Please lay out all of the records below as a JSON list of strings, one string per line, skipping any blank lines. Leave the pictures out of the answer.
= = = =
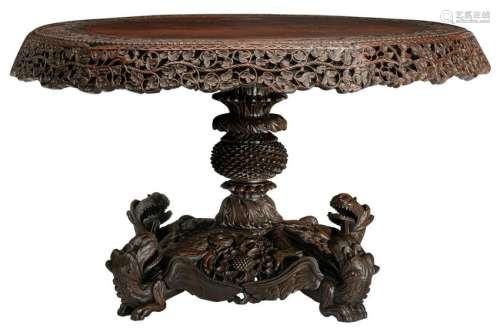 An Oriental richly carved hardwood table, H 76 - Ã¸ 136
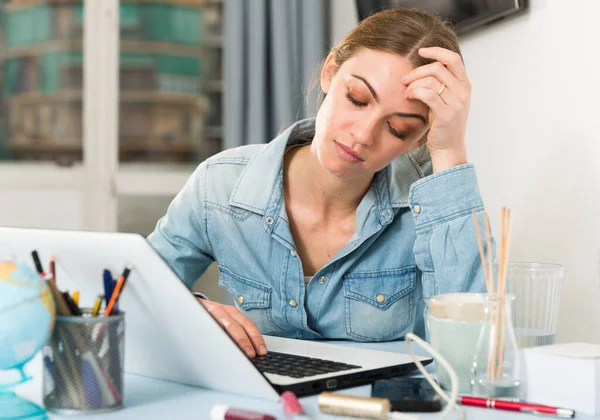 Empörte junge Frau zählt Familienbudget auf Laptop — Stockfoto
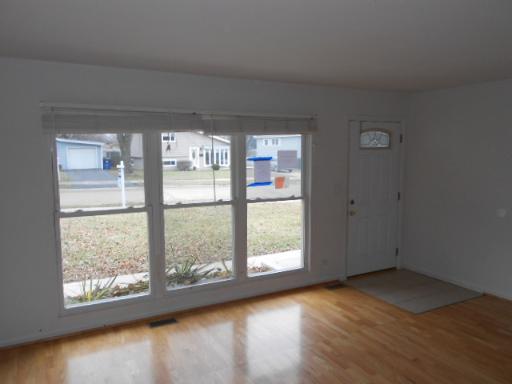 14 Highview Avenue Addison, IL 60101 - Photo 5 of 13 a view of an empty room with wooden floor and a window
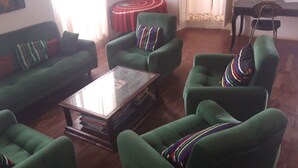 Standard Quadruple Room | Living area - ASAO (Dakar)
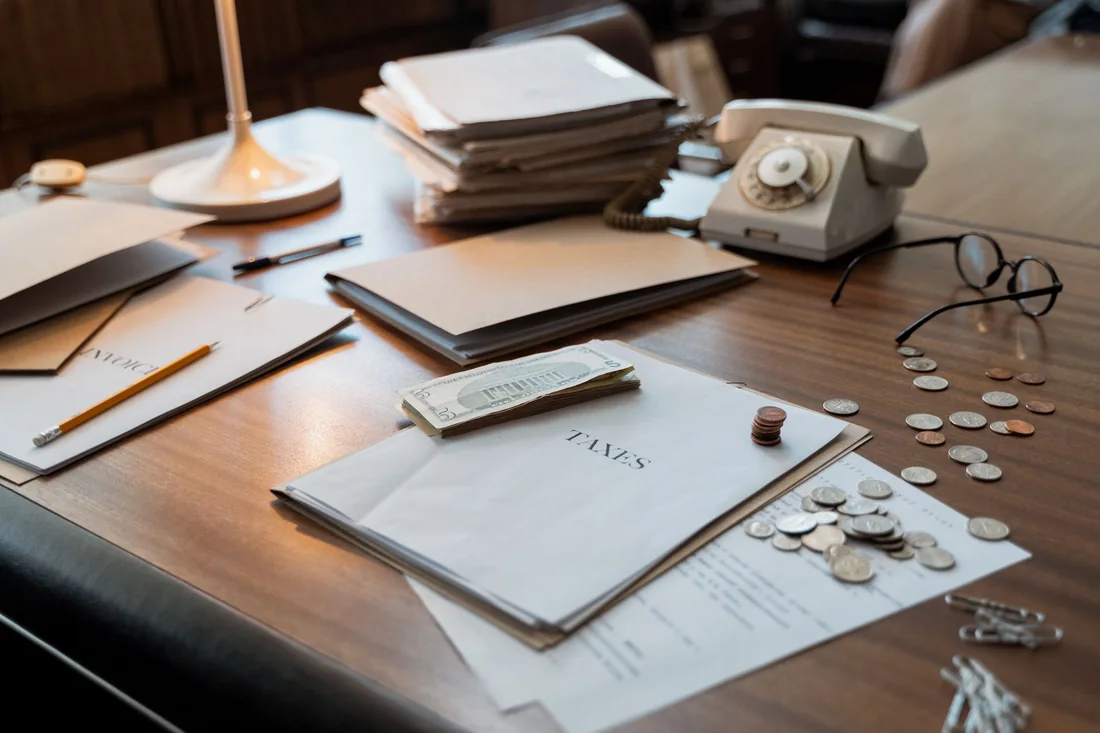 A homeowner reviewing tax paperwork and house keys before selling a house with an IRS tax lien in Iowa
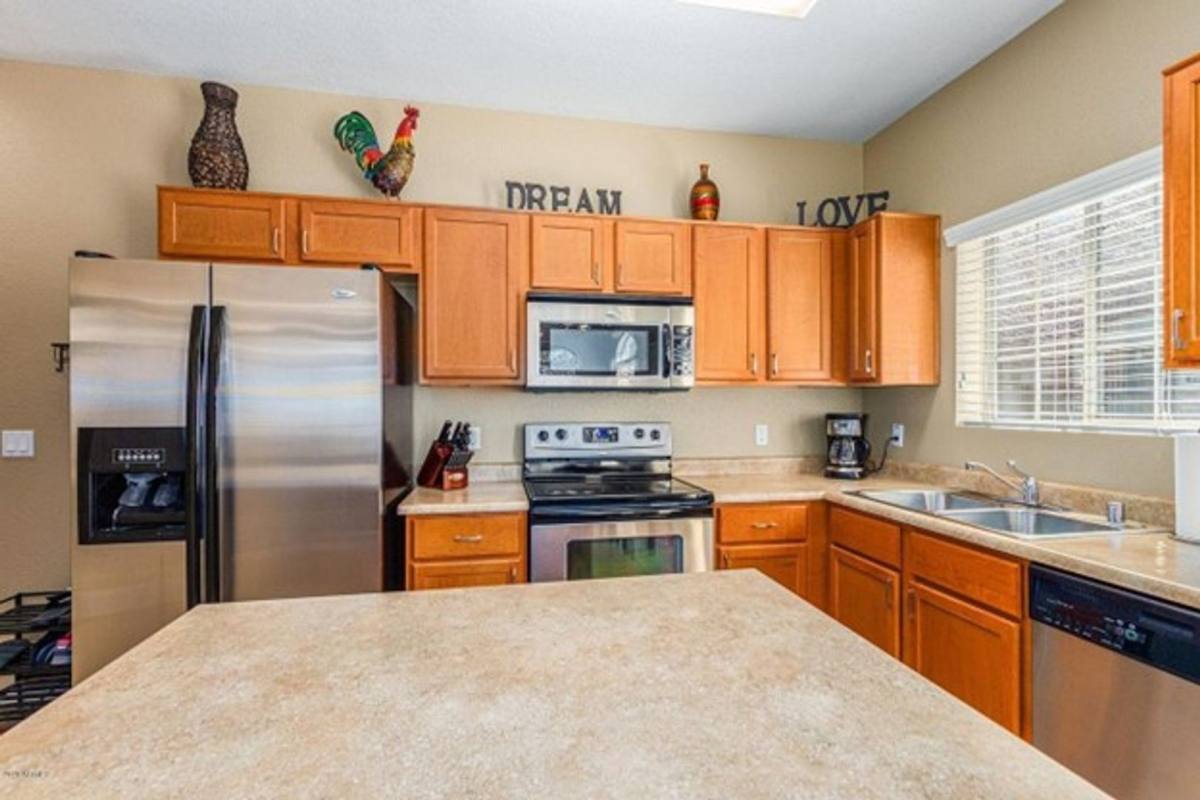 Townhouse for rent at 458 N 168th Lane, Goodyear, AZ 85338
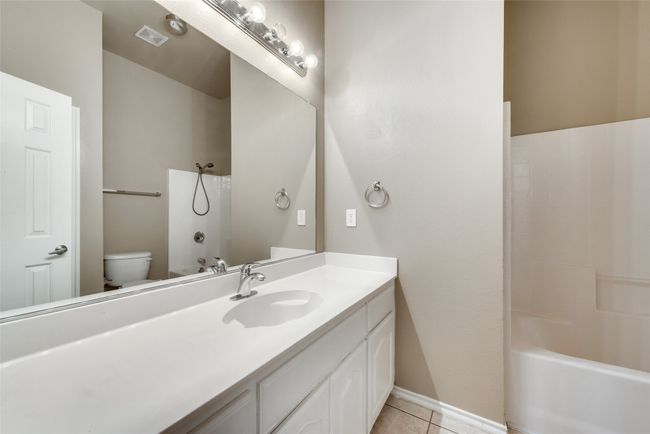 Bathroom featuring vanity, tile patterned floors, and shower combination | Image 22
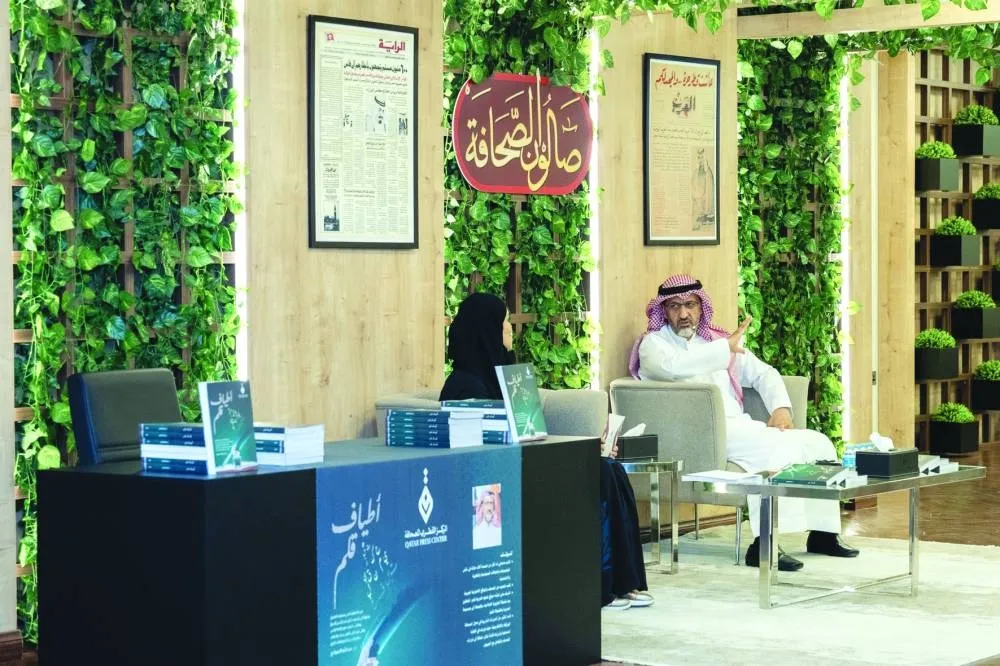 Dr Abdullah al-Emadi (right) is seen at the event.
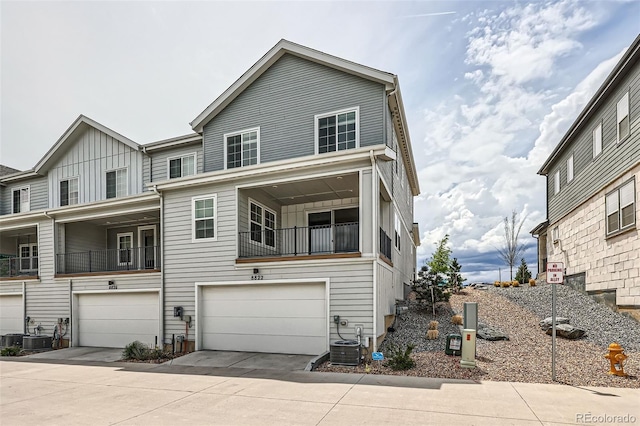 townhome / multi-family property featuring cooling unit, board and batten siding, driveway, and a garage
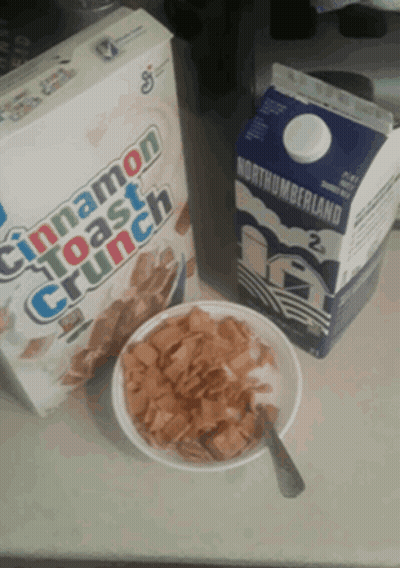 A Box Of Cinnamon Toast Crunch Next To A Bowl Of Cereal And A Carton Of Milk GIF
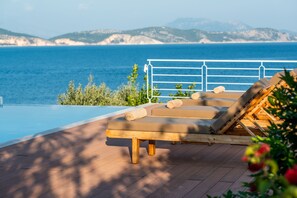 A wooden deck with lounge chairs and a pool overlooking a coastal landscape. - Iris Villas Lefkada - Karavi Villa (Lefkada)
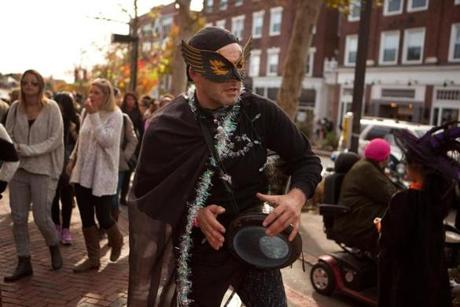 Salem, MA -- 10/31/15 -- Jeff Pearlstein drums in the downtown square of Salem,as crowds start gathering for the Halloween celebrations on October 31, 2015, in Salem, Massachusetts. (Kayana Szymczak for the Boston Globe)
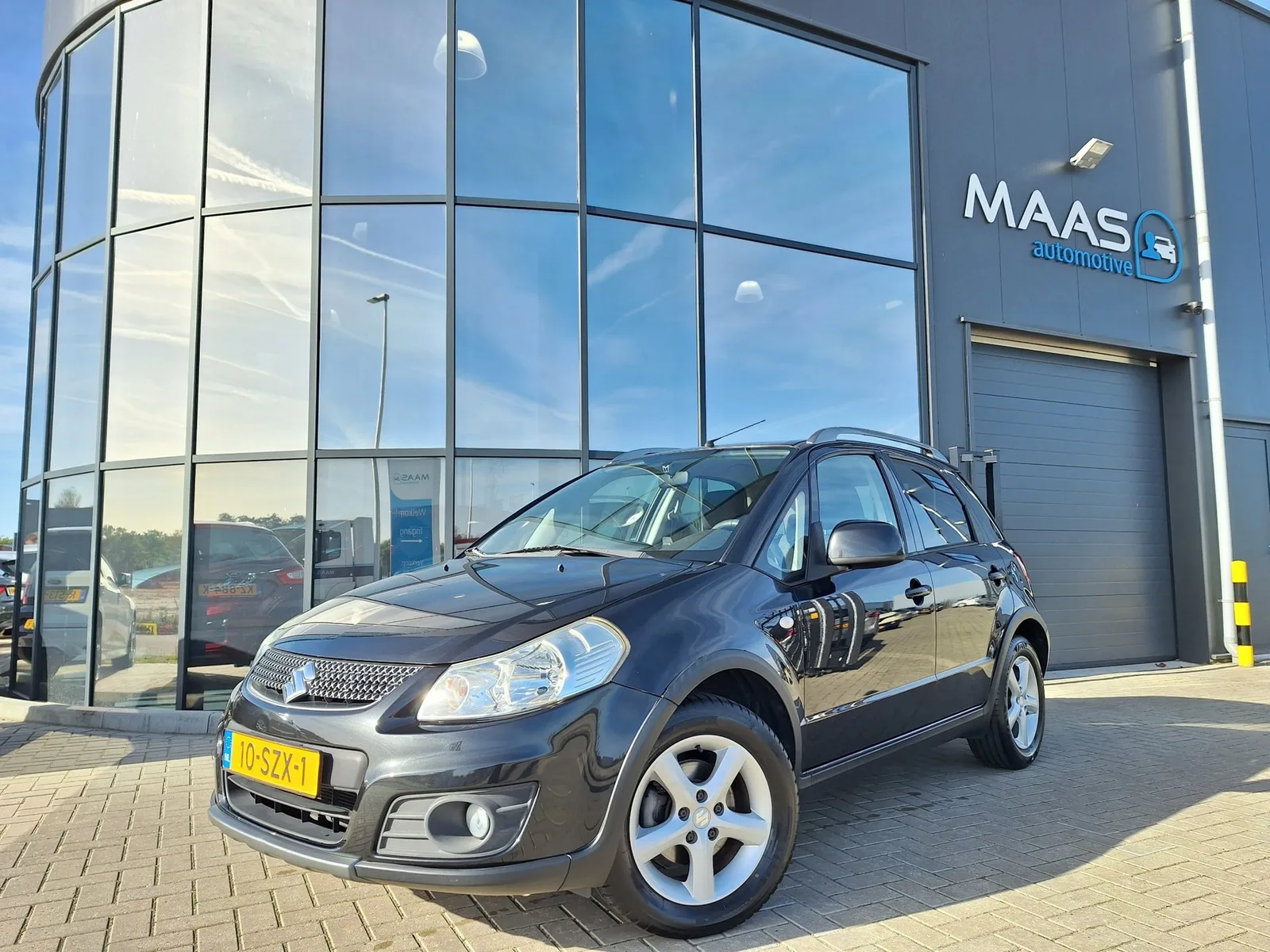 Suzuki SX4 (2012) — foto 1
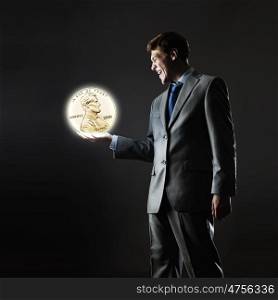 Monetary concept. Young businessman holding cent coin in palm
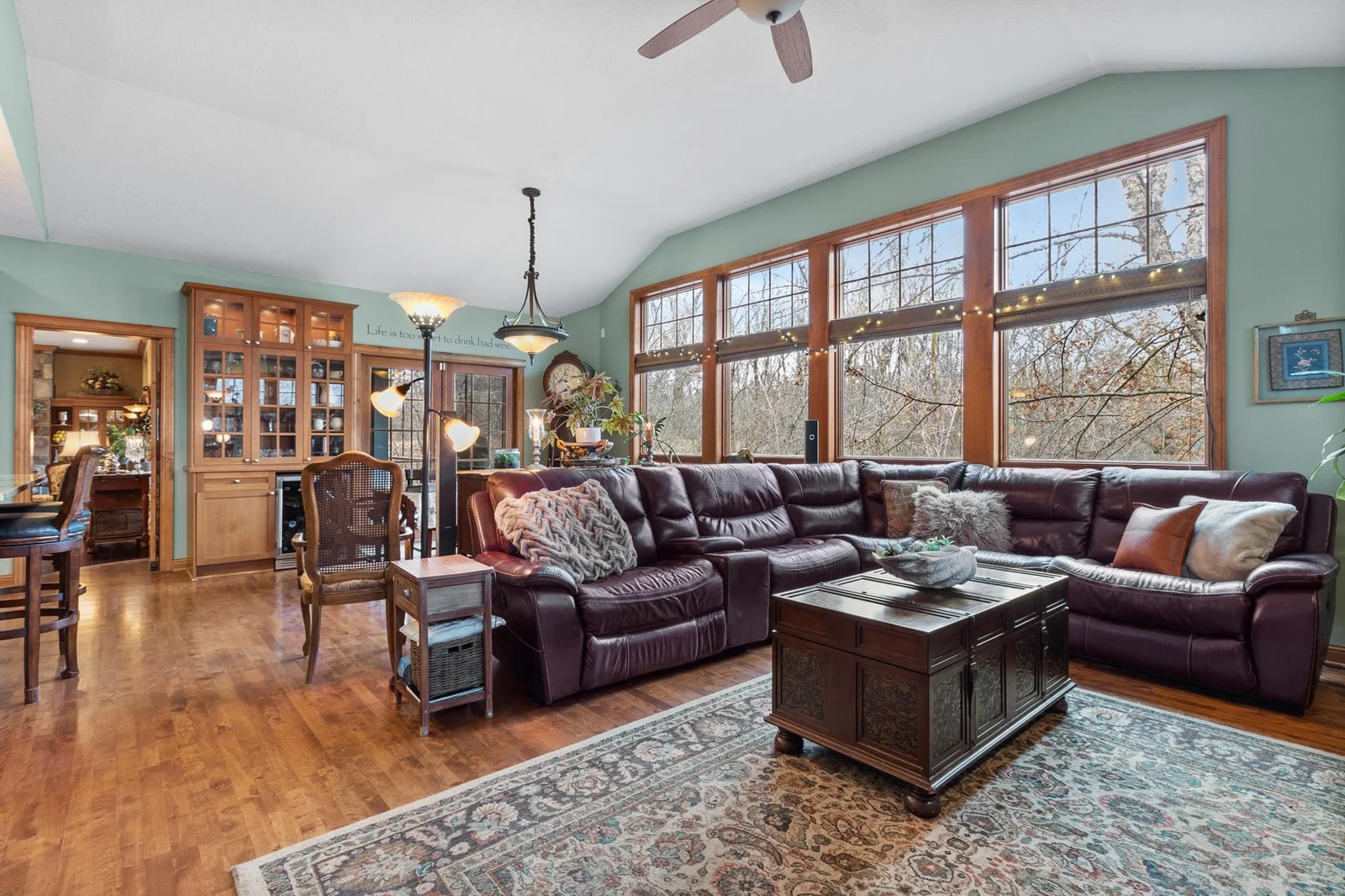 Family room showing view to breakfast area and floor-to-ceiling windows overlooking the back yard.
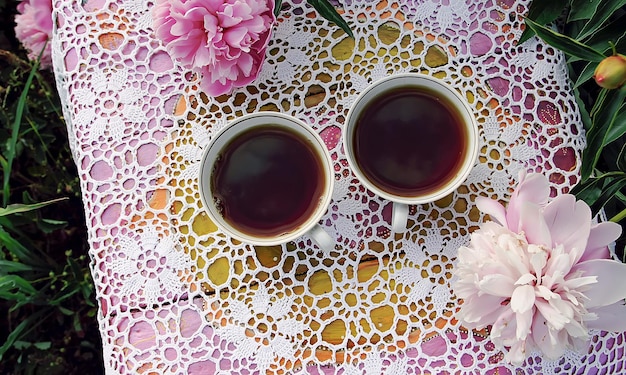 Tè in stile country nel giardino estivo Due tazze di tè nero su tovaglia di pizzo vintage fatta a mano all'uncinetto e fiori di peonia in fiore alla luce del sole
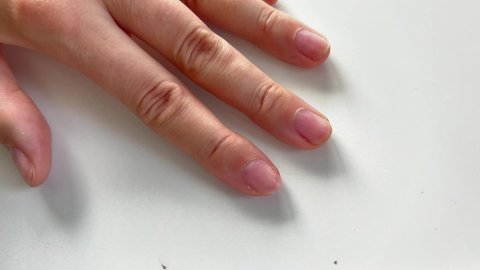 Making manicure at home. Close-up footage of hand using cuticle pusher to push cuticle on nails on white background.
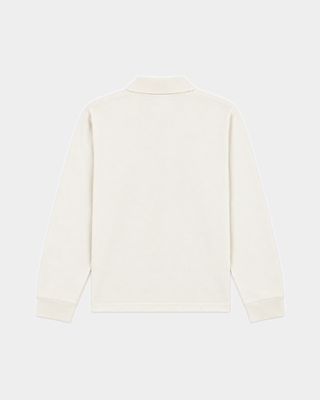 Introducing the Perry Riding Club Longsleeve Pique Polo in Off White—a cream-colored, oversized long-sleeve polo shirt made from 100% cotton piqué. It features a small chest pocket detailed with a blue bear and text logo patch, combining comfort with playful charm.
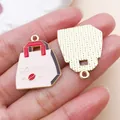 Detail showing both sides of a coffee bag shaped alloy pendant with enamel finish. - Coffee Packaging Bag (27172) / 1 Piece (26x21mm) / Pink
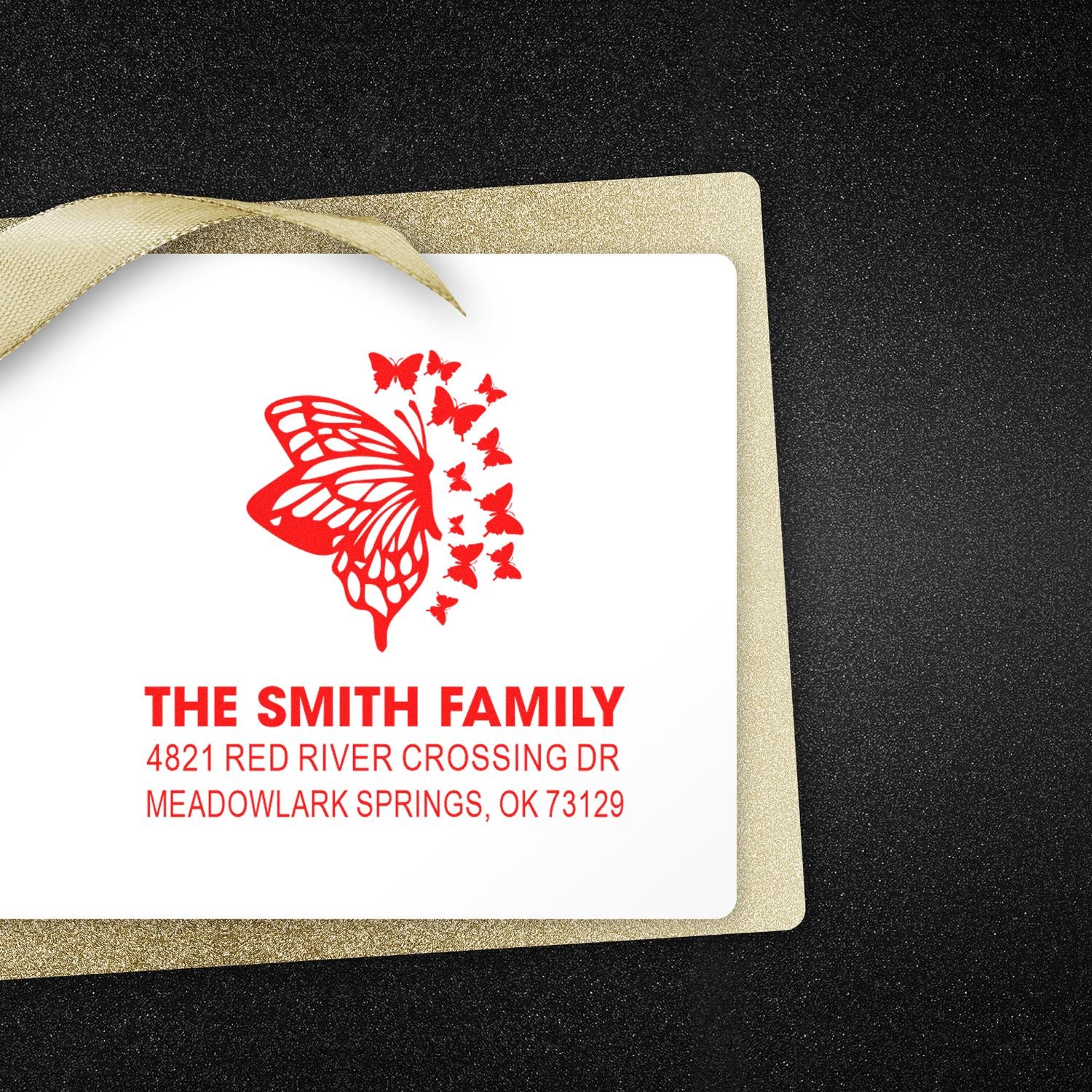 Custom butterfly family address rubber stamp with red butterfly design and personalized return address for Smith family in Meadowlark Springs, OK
= = = =
Reply to the exercise
[
  " An Oriental richly carved hardwood table, H 76 - Ã¸ 136",
  " Empörte junge Frau zählt Familienbudget auf Laptop — Stockfoto",
  " 14 Highview Avenue Addison, IL 60101 - Photo 5 of 13 a view of an empty room with wooden floor and a window",
  " Standard Quadruple Room | Living area - ASAO (Dakar)",
  " A homeowner reviewing tax paperwork and house keys before selling a house with an IRS tax lien in Iowa",
  " Townhouse for rent at 458 N 168th Lane, Goodyear, AZ 85338",
  " Bathroom featuring vanity, tile patterned floors, and shower combination | Image 22",
  " Dr Abdullah al-Emadi (right) is seen at the event.",
  " townhome / multi-family property featuring cooling unit, board and batten siding, driveway, and a garage",
  " A Box Of Cinnamon Toast Crunch Next To A Bowl Of Cereal And A Carton Of Milk GIF",
  " A wooden deck with lounge chairs and a pool overlooking a coastal landscape. - Iris Villas Lefkada - Karavi Villa (Lefkada)",
  " Salem, MA -- 10/31/15 -- Jeff Pearlstein drums in the downtown square of Salem,as crowds start gathering for the Halloween celebrations on October 31, 2015, in Salem, Massachusetts. (Kayana Szymczak for the Boston Globe)",
  " Suzuki SX4 (2012) — foto 1",
  " Monetary concept. Young businessman holding cent coin in palm",
  " Family room showing view to breakfast area and floor-to-ceiling windows overlooking the back yard.",
  " Tè in stile country nel giardino estivo Due tazze di tè nero su tovaglia di pizzo vintage fatta a mano all'uncinetto e fiori di peonia in fiore alla luce del sole",
  " Making manicure at home. Close-up footage of hand using cuticle pusher to push cuticle on nails on white background.",
  " Introducing the Perry Riding Club Longsleeve Pique Polo in Off White—a cream-colored, oversized long-sleeve polo shirt made from 100% cotton piqué. It features a small chest pocket detailed with a blue bear and text logo patch, combining comfort with playful charm.",
  " Detail showing both sides of a coffee bag shaped alloy pendant with enamel finish. - Coffee Packaging Bag (27172) / 1 Piece (26x21mm) / Pink",
  " Custom butterfly family address rubber stamp with red butterfly design and personalized return address for Smith family in Meadowlark Springs, OK"
]